→ List of tasks
1. Copy the stretch of the data quality text from "What are the" through "or income?) ?" word for word.
2. List the kinds of personal data that the data quality text names as places where we've all experienced mistakes with our own data.

→ Page text
☆ ☆ ☆ ☆ ☆ ☆ ☆

What are the Causes of Poor DQ?
Where to start? For now, we’ll just touch on a few obvious areas. We’re all human, fallible and there are numerous points in systems and processes where data can be mis-recorded, omitted or ambiguities introduced either at data entry or downstream processes. We’ve all experienced mistakes with our own data: telephone number, email address, postcode, account number, etc. and paradoxically, as so much data is now self-entered by us as agents or customers using online applications and websites there are more opportunities for errors and mistakes - accidental and deliberate (how many people have lied about their age or income?) ?
DQ is not just about careful data entry and acquisition – information can become stale. Data collected last year may now be well out of date and can be as misleading as accidental errors. Sometimes misunderstandings between different departments leads to ambiguity and fudge – it happens when business is ‘siloed’, when one department uses and updates data for one purpose and is not be aware of effects and nuances in another department. This happens when there is lack of shared understanding of data structure, definition and its governance.
Measuring DQ: 6 Pillars of Wisdom?
Now we’re getting to the nitty gritty, Google the term ‘DQ’ and a diverse, confusing subject is revealed. Notice the many references to ‘pillars and dimensions’ of data quality which vary in number between 3 and 12 depending on the pundit. ?Bear in mind that DQ is another IT ‘growth industry’ with numerous technology-oriented ‘practitioners’ avidly competing for your attention, they pay handsomely for advertising clicks to push their products and services to the top of search results. Best not be swayed by promises of AI solutions and applications that offer you the moon on a stick, DQ processes are fundamentally straightforward and it’s is worth scrolling down the listings for more impartial (and free) advice which concentrates on methods rather than technology. Look for something that sits between blatant advertising and academic waffle.

☆ ☆ ☆ ☆ ☆ ☆ ☆

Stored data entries
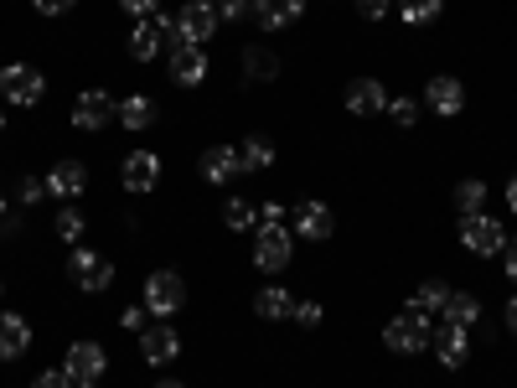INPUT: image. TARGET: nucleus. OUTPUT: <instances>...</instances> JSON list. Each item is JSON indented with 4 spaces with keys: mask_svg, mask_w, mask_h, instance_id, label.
Listing matches in <instances>:
<instances>
[{
    "mask_svg": "<svg viewBox=\"0 0 517 388\" xmlns=\"http://www.w3.org/2000/svg\"><path fill=\"white\" fill-rule=\"evenodd\" d=\"M119 182H125V192H135V197L156 192V182H161V156H156V151L125 156V166H119Z\"/></svg>",
    "mask_w": 517,
    "mask_h": 388,
    "instance_id": "8",
    "label": "nucleus"
},
{
    "mask_svg": "<svg viewBox=\"0 0 517 388\" xmlns=\"http://www.w3.org/2000/svg\"><path fill=\"white\" fill-rule=\"evenodd\" d=\"M171 78H176L181 88H197V83L207 78V57H202V47H192V42H171Z\"/></svg>",
    "mask_w": 517,
    "mask_h": 388,
    "instance_id": "13",
    "label": "nucleus"
},
{
    "mask_svg": "<svg viewBox=\"0 0 517 388\" xmlns=\"http://www.w3.org/2000/svg\"><path fill=\"white\" fill-rule=\"evenodd\" d=\"M347 109H352V114H383V109H388L383 83H378V78H357V83L347 88Z\"/></svg>",
    "mask_w": 517,
    "mask_h": 388,
    "instance_id": "18",
    "label": "nucleus"
},
{
    "mask_svg": "<svg viewBox=\"0 0 517 388\" xmlns=\"http://www.w3.org/2000/svg\"><path fill=\"white\" fill-rule=\"evenodd\" d=\"M461 244H466L471 254H481V259H492V254L507 249V228H502L497 218H486V213H466V218H461Z\"/></svg>",
    "mask_w": 517,
    "mask_h": 388,
    "instance_id": "3",
    "label": "nucleus"
},
{
    "mask_svg": "<svg viewBox=\"0 0 517 388\" xmlns=\"http://www.w3.org/2000/svg\"><path fill=\"white\" fill-rule=\"evenodd\" d=\"M119 125H130V130H150V125H156V99L130 94L125 104H119Z\"/></svg>",
    "mask_w": 517,
    "mask_h": 388,
    "instance_id": "23",
    "label": "nucleus"
},
{
    "mask_svg": "<svg viewBox=\"0 0 517 388\" xmlns=\"http://www.w3.org/2000/svg\"><path fill=\"white\" fill-rule=\"evenodd\" d=\"M507 207H512V213H517V176H512V182H507Z\"/></svg>",
    "mask_w": 517,
    "mask_h": 388,
    "instance_id": "44",
    "label": "nucleus"
},
{
    "mask_svg": "<svg viewBox=\"0 0 517 388\" xmlns=\"http://www.w3.org/2000/svg\"><path fill=\"white\" fill-rule=\"evenodd\" d=\"M119 6H125L135 21H145V16H156V11H161V0H119Z\"/></svg>",
    "mask_w": 517,
    "mask_h": 388,
    "instance_id": "36",
    "label": "nucleus"
},
{
    "mask_svg": "<svg viewBox=\"0 0 517 388\" xmlns=\"http://www.w3.org/2000/svg\"><path fill=\"white\" fill-rule=\"evenodd\" d=\"M212 32H218V11H212L207 0H192V6L176 11V42L202 47V42H212Z\"/></svg>",
    "mask_w": 517,
    "mask_h": 388,
    "instance_id": "7",
    "label": "nucleus"
},
{
    "mask_svg": "<svg viewBox=\"0 0 517 388\" xmlns=\"http://www.w3.org/2000/svg\"><path fill=\"white\" fill-rule=\"evenodd\" d=\"M424 99H430L435 114H461L466 109V88H461V78H435L430 88H424Z\"/></svg>",
    "mask_w": 517,
    "mask_h": 388,
    "instance_id": "20",
    "label": "nucleus"
},
{
    "mask_svg": "<svg viewBox=\"0 0 517 388\" xmlns=\"http://www.w3.org/2000/svg\"><path fill=\"white\" fill-rule=\"evenodd\" d=\"M254 311H259L264 321H285V316H295V301H290V290H280V285H269V290H259V301H254Z\"/></svg>",
    "mask_w": 517,
    "mask_h": 388,
    "instance_id": "24",
    "label": "nucleus"
},
{
    "mask_svg": "<svg viewBox=\"0 0 517 388\" xmlns=\"http://www.w3.org/2000/svg\"><path fill=\"white\" fill-rule=\"evenodd\" d=\"M0 218H6V197H0Z\"/></svg>",
    "mask_w": 517,
    "mask_h": 388,
    "instance_id": "48",
    "label": "nucleus"
},
{
    "mask_svg": "<svg viewBox=\"0 0 517 388\" xmlns=\"http://www.w3.org/2000/svg\"><path fill=\"white\" fill-rule=\"evenodd\" d=\"M32 6H37L42 16H68V11L78 6V0H32Z\"/></svg>",
    "mask_w": 517,
    "mask_h": 388,
    "instance_id": "37",
    "label": "nucleus"
},
{
    "mask_svg": "<svg viewBox=\"0 0 517 388\" xmlns=\"http://www.w3.org/2000/svg\"><path fill=\"white\" fill-rule=\"evenodd\" d=\"M42 182H47V197H83L88 171H83V161H57Z\"/></svg>",
    "mask_w": 517,
    "mask_h": 388,
    "instance_id": "16",
    "label": "nucleus"
},
{
    "mask_svg": "<svg viewBox=\"0 0 517 388\" xmlns=\"http://www.w3.org/2000/svg\"><path fill=\"white\" fill-rule=\"evenodd\" d=\"M0 94H6V104H16V109H32L47 94V78L32 63H11V68H0Z\"/></svg>",
    "mask_w": 517,
    "mask_h": 388,
    "instance_id": "2",
    "label": "nucleus"
},
{
    "mask_svg": "<svg viewBox=\"0 0 517 388\" xmlns=\"http://www.w3.org/2000/svg\"><path fill=\"white\" fill-rule=\"evenodd\" d=\"M507 332L517 337V295H512V301H507Z\"/></svg>",
    "mask_w": 517,
    "mask_h": 388,
    "instance_id": "42",
    "label": "nucleus"
},
{
    "mask_svg": "<svg viewBox=\"0 0 517 388\" xmlns=\"http://www.w3.org/2000/svg\"><path fill=\"white\" fill-rule=\"evenodd\" d=\"M290 223H295V238H311V244L331 238V228H337V218H331L326 202H300L295 213H290Z\"/></svg>",
    "mask_w": 517,
    "mask_h": 388,
    "instance_id": "12",
    "label": "nucleus"
},
{
    "mask_svg": "<svg viewBox=\"0 0 517 388\" xmlns=\"http://www.w3.org/2000/svg\"><path fill=\"white\" fill-rule=\"evenodd\" d=\"M440 316L450 326H471V321H481V301H476V295H466V290H450V301H445Z\"/></svg>",
    "mask_w": 517,
    "mask_h": 388,
    "instance_id": "26",
    "label": "nucleus"
},
{
    "mask_svg": "<svg viewBox=\"0 0 517 388\" xmlns=\"http://www.w3.org/2000/svg\"><path fill=\"white\" fill-rule=\"evenodd\" d=\"M181 301H187V285H181L176 270H156L145 280V311L150 316H176Z\"/></svg>",
    "mask_w": 517,
    "mask_h": 388,
    "instance_id": "4",
    "label": "nucleus"
},
{
    "mask_svg": "<svg viewBox=\"0 0 517 388\" xmlns=\"http://www.w3.org/2000/svg\"><path fill=\"white\" fill-rule=\"evenodd\" d=\"M388 114H393V119H399V125L409 130L414 119H419V104H414V99H388Z\"/></svg>",
    "mask_w": 517,
    "mask_h": 388,
    "instance_id": "33",
    "label": "nucleus"
},
{
    "mask_svg": "<svg viewBox=\"0 0 517 388\" xmlns=\"http://www.w3.org/2000/svg\"><path fill=\"white\" fill-rule=\"evenodd\" d=\"M254 11H259V0H223V6H218L223 21H249Z\"/></svg>",
    "mask_w": 517,
    "mask_h": 388,
    "instance_id": "32",
    "label": "nucleus"
},
{
    "mask_svg": "<svg viewBox=\"0 0 517 388\" xmlns=\"http://www.w3.org/2000/svg\"><path fill=\"white\" fill-rule=\"evenodd\" d=\"M383 342L393 347V352H424V342H430V321H414V316H393L388 326H383Z\"/></svg>",
    "mask_w": 517,
    "mask_h": 388,
    "instance_id": "11",
    "label": "nucleus"
},
{
    "mask_svg": "<svg viewBox=\"0 0 517 388\" xmlns=\"http://www.w3.org/2000/svg\"><path fill=\"white\" fill-rule=\"evenodd\" d=\"M42 197H47V182H42V176H26V182H21V202L32 207V202H42Z\"/></svg>",
    "mask_w": 517,
    "mask_h": 388,
    "instance_id": "35",
    "label": "nucleus"
},
{
    "mask_svg": "<svg viewBox=\"0 0 517 388\" xmlns=\"http://www.w3.org/2000/svg\"><path fill=\"white\" fill-rule=\"evenodd\" d=\"M445 301H450V290H445L440 280H424V285H419V295L409 301V311H404V316H414V321H430L435 311H445Z\"/></svg>",
    "mask_w": 517,
    "mask_h": 388,
    "instance_id": "22",
    "label": "nucleus"
},
{
    "mask_svg": "<svg viewBox=\"0 0 517 388\" xmlns=\"http://www.w3.org/2000/svg\"><path fill=\"white\" fill-rule=\"evenodd\" d=\"M243 73L254 83H269V78H280V57L264 52V47H243Z\"/></svg>",
    "mask_w": 517,
    "mask_h": 388,
    "instance_id": "25",
    "label": "nucleus"
},
{
    "mask_svg": "<svg viewBox=\"0 0 517 388\" xmlns=\"http://www.w3.org/2000/svg\"><path fill=\"white\" fill-rule=\"evenodd\" d=\"M166 37L176 42V21H171V16L156 11V16L135 21V32H130V57H135V63H150V57L166 47Z\"/></svg>",
    "mask_w": 517,
    "mask_h": 388,
    "instance_id": "5",
    "label": "nucleus"
},
{
    "mask_svg": "<svg viewBox=\"0 0 517 388\" xmlns=\"http://www.w3.org/2000/svg\"><path fill=\"white\" fill-rule=\"evenodd\" d=\"M435 352H440V363L445 368H466V357H471V342H466V326H440V337H435Z\"/></svg>",
    "mask_w": 517,
    "mask_h": 388,
    "instance_id": "19",
    "label": "nucleus"
},
{
    "mask_svg": "<svg viewBox=\"0 0 517 388\" xmlns=\"http://www.w3.org/2000/svg\"><path fill=\"white\" fill-rule=\"evenodd\" d=\"M156 388H187V383H176V378H161V383H156Z\"/></svg>",
    "mask_w": 517,
    "mask_h": 388,
    "instance_id": "45",
    "label": "nucleus"
},
{
    "mask_svg": "<svg viewBox=\"0 0 517 388\" xmlns=\"http://www.w3.org/2000/svg\"><path fill=\"white\" fill-rule=\"evenodd\" d=\"M481 202H486V182H476V176L455 187V207H461V218H466V213H481Z\"/></svg>",
    "mask_w": 517,
    "mask_h": 388,
    "instance_id": "30",
    "label": "nucleus"
},
{
    "mask_svg": "<svg viewBox=\"0 0 517 388\" xmlns=\"http://www.w3.org/2000/svg\"><path fill=\"white\" fill-rule=\"evenodd\" d=\"M290 249H295V233L285 223H259V238H254V264L264 275H280L290 264Z\"/></svg>",
    "mask_w": 517,
    "mask_h": 388,
    "instance_id": "1",
    "label": "nucleus"
},
{
    "mask_svg": "<svg viewBox=\"0 0 517 388\" xmlns=\"http://www.w3.org/2000/svg\"><path fill=\"white\" fill-rule=\"evenodd\" d=\"M140 352H145V363H176L181 357V337H176V326H145L140 332Z\"/></svg>",
    "mask_w": 517,
    "mask_h": 388,
    "instance_id": "14",
    "label": "nucleus"
},
{
    "mask_svg": "<svg viewBox=\"0 0 517 388\" xmlns=\"http://www.w3.org/2000/svg\"><path fill=\"white\" fill-rule=\"evenodd\" d=\"M254 16L264 21V32H280V26H290V21L306 16V0H259Z\"/></svg>",
    "mask_w": 517,
    "mask_h": 388,
    "instance_id": "21",
    "label": "nucleus"
},
{
    "mask_svg": "<svg viewBox=\"0 0 517 388\" xmlns=\"http://www.w3.org/2000/svg\"><path fill=\"white\" fill-rule=\"evenodd\" d=\"M507 280H517V238L507 244Z\"/></svg>",
    "mask_w": 517,
    "mask_h": 388,
    "instance_id": "41",
    "label": "nucleus"
},
{
    "mask_svg": "<svg viewBox=\"0 0 517 388\" xmlns=\"http://www.w3.org/2000/svg\"><path fill=\"white\" fill-rule=\"evenodd\" d=\"M16 228H21V223H16V218H0V244H6V238H11V233H16Z\"/></svg>",
    "mask_w": 517,
    "mask_h": 388,
    "instance_id": "43",
    "label": "nucleus"
},
{
    "mask_svg": "<svg viewBox=\"0 0 517 388\" xmlns=\"http://www.w3.org/2000/svg\"><path fill=\"white\" fill-rule=\"evenodd\" d=\"M440 11H445V0H399V16L409 26H430V21H440Z\"/></svg>",
    "mask_w": 517,
    "mask_h": 388,
    "instance_id": "28",
    "label": "nucleus"
},
{
    "mask_svg": "<svg viewBox=\"0 0 517 388\" xmlns=\"http://www.w3.org/2000/svg\"><path fill=\"white\" fill-rule=\"evenodd\" d=\"M197 166H202V176H207L212 187H228V182H238V176H243V161H238L233 145H212Z\"/></svg>",
    "mask_w": 517,
    "mask_h": 388,
    "instance_id": "15",
    "label": "nucleus"
},
{
    "mask_svg": "<svg viewBox=\"0 0 517 388\" xmlns=\"http://www.w3.org/2000/svg\"><path fill=\"white\" fill-rule=\"evenodd\" d=\"M223 218H228V228H233V233H249V228L259 223V213H254V202H249V197H228V213H223Z\"/></svg>",
    "mask_w": 517,
    "mask_h": 388,
    "instance_id": "29",
    "label": "nucleus"
},
{
    "mask_svg": "<svg viewBox=\"0 0 517 388\" xmlns=\"http://www.w3.org/2000/svg\"><path fill=\"white\" fill-rule=\"evenodd\" d=\"M73 388H99V383H73Z\"/></svg>",
    "mask_w": 517,
    "mask_h": 388,
    "instance_id": "46",
    "label": "nucleus"
},
{
    "mask_svg": "<svg viewBox=\"0 0 517 388\" xmlns=\"http://www.w3.org/2000/svg\"><path fill=\"white\" fill-rule=\"evenodd\" d=\"M238 161H243V171H264V166H275V145L254 135V140L238 145Z\"/></svg>",
    "mask_w": 517,
    "mask_h": 388,
    "instance_id": "27",
    "label": "nucleus"
},
{
    "mask_svg": "<svg viewBox=\"0 0 517 388\" xmlns=\"http://www.w3.org/2000/svg\"><path fill=\"white\" fill-rule=\"evenodd\" d=\"M0 130H6V109H0Z\"/></svg>",
    "mask_w": 517,
    "mask_h": 388,
    "instance_id": "47",
    "label": "nucleus"
},
{
    "mask_svg": "<svg viewBox=\"0 0 517 388\" xmlns=\"http://www.w3.org/2000/svg\"><path fill=\"white\" fill-rule=\"evenodd\" d=\"M63 368H68V378H73V383H99V373L109 368V357H104V347H99V342H73Z\"/></svg>",
    "mask_w": 517,
    "mask_h": 388,
    "instance_id": "10",
    "label": "nucleus"
},
{
    "mask_svg": "<svg viewBox=\"0 0 517 388\" xmlns=\"http://www.w3.org/2000/svg\"><path fill=\"white\" fill-rule=\"evenodd\" d=\"M295 321H300V326H321V306H316V301H300V306H295Z\"/></svg>",
    "mask_w": 517,
    "mask_h": 388,
    "instance_id": "39",
    "label": "nucleus"
},
{
    "mask_svg": "<svg viewBox=\"0 0 517 388\" xmlns=\"http://www.w3.org/2000/svg\"><path fill=\"white\" fill-rule=\"evenodd\" d=\"M26 347H32V326H26L16 311H0V363H6V357H21Z\"/></svg>",
    "mask_w": 517,
    "mask_h": 388,
    "instance_id": "17",
    "label": "nucleus"
},
{
    "mask_svg": "<svg viewBox=\"0 0 517 388\" xmlns=\"http://www.w3.org/2000/svg\"><path fill=\"white\" fill-rule=\"evenodd\" d=\"M119 326H125V332H145V306H130L125 316H119Z\"/></svg>",
    "mask_w": 517,
    "mask_h": 388,
    "instance_id": "40",
    "label": "nucleus"
},
{
    "mask_svg": "<svg viewBox=\"0 0 517 388\" xmlns=\"http://www.w3.org/2000/svg\"><path fill=\"white\" fill-rule=\"evenodd\" d=\"M109 119H119V104L104 94V88H88V94H78V104H73V125H78V130H104Z\"/></svg>",
    "mask_w": 517,
    "mask_h": 388,
    "instance_id": "9",
    "label": "nucleus"
},
{
    "mask_svg": "<svg viewBox=\"0 0 517 388\" xmlns=\"http://www.w3.org/2000/svg\"><path fill=\"white\" fill-rule=\"evenodd\" d=\"M68 275L78 280V290L99 295V290H109V285H114V264H109L104 254H94V249H73V259H68Z\"/></svg>",
    "mask_w": 517,
    "mask_h": 388,
    "instance_id": "6",
    "label": "nucleus"
},
{
    "mask_svg": "<svg viewBox=\"0 0 517 388\" xmlns=\"http://www.w3.org/2000/svg\"><path fill=\"white\" fill-rule=\"evenodd\" d=\"M388 6H393V0H357V11L368 16V21H383V16H388Z\"/></svg>",
    "mask_w": 517,
    "mask_h": 388,
    "instance_id": "38",
    "label": "nucleus"
},
{
    "mask_svg": "<svg viewBox=\"0 0 517 388\" xmlns=\"http://www.w3.org/2000/svg\"><path fill=\"white\" fill-rule=\"evenodd\" d=\"M32 388H73V378H68V368H47V373H37Z\"/></svg>",
    "mask_w": 517,
    "mask_h": 388,
    "instance_id": "34",
    "label": "nucleus"
},
{
    "mask_svg": "<svg viewBox=\"0 0 517 388\" xmlns=\"http://www.w3.org/2000/svg\"><path fill=\"white\" fill-rule=\"evenodd\" d=\"M57 238H68V244L83 238V213L78 207H63V213H57Z\"/></svg>",
    "mask_w": 517,
    "mask_h": 388,
    "instance_id": "31",
    "label": "nucleus"
},
{
    "mask_svg": "<svg viewBox=\"0 0 517 388\" xmlns=\"http://www.w3.org/2000/svg\"><path fill=\"white\" fill-rule=\"evenodd\" d=\"M207 6H223V0H207Z\"/></svg>",
    "mask_w": 517,
    "mask_h": 388,
    "instance_id": "49",
    "label": "nucleus"
}]
</instances>
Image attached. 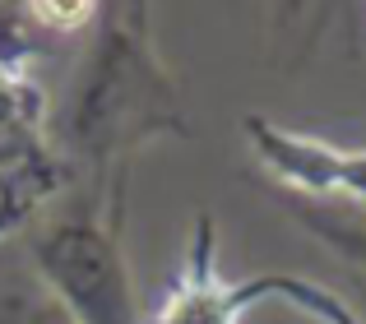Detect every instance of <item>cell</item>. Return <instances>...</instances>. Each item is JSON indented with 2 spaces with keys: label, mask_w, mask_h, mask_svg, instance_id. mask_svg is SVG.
Listing matches in <instances>:
<instances>
[{
  "label": "cell",
  "mask_w": 366,
  "mask_h": 324,
  "mask_svg": "<svg viewBox=\"0 0 366 324\" xmlns=\"http://www.w3.org/2000/svg\"><path fill=\"white\" fill-rule=\"evenodd\" d=\"M0 324H74L56 301L33 292V283L5 278L0 283Z\"/></svg>",
  "instance_id": "obj_3"
},
{
  "label": "cell",
  "mask_w": 366,
  "mask_h": 324,
  "mask_svg": "<svg viewBox=\"0 0 366 324\" xmlns=\"http://www.w3.org/2000/svg\"><path fill=\"white\" fill-rule=\"evenodd\" d=\"M153 79H158L153 56L144 51L134 28L107 37V46H102V56H98V74L89 79L84 102H79V139L98 158L117 144L130 121H139V126H149V130L162 121L158 111L144 102V93H153Z\"/></svg>",
  "instance_id": "obj_2"
},
{
  "label": "cell",
  "mask_w": 366,
  "mask_h": 324,
  "mask_svg": "<svg viewBox=\"0 0 366 324\" xmlns=\"http://www.w3.org/2000/svg\"><path fill=\"white\" fill-rule=\"evenodd\" d=\"M37 269L56 292V306L74 324H144L134 310L130 273L121 260L117 232L102 227L93 208L61 218L42 241L33 245Z\"/></svg>",
  "instance_id": "obj_1"
}]
</instances>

☆ ☆ ☆ ☆ ☆ ☆ ☆

→ The answers
1.
What are the Causes of Poor DQ?
Where to start? For now, we’ll just touch on a few obvious areas. We’re all human, fallible and there are numerous points in systems and processes where data can be mis-recorded, omitted or ambiguities introduced either at data entry or downstream processes. We’ve all experienced mistakes with our own data: telephone number, email address, postcode, account number, etc. and paradoxically, as so much data is now self-entered by us as agents or customers using online applications and websites there are more opportunities for errors and mistakes - accidental and deliberate (how many people have lied about their age or income?) ?

2.
- telephone number
- email address
- postcode
- account number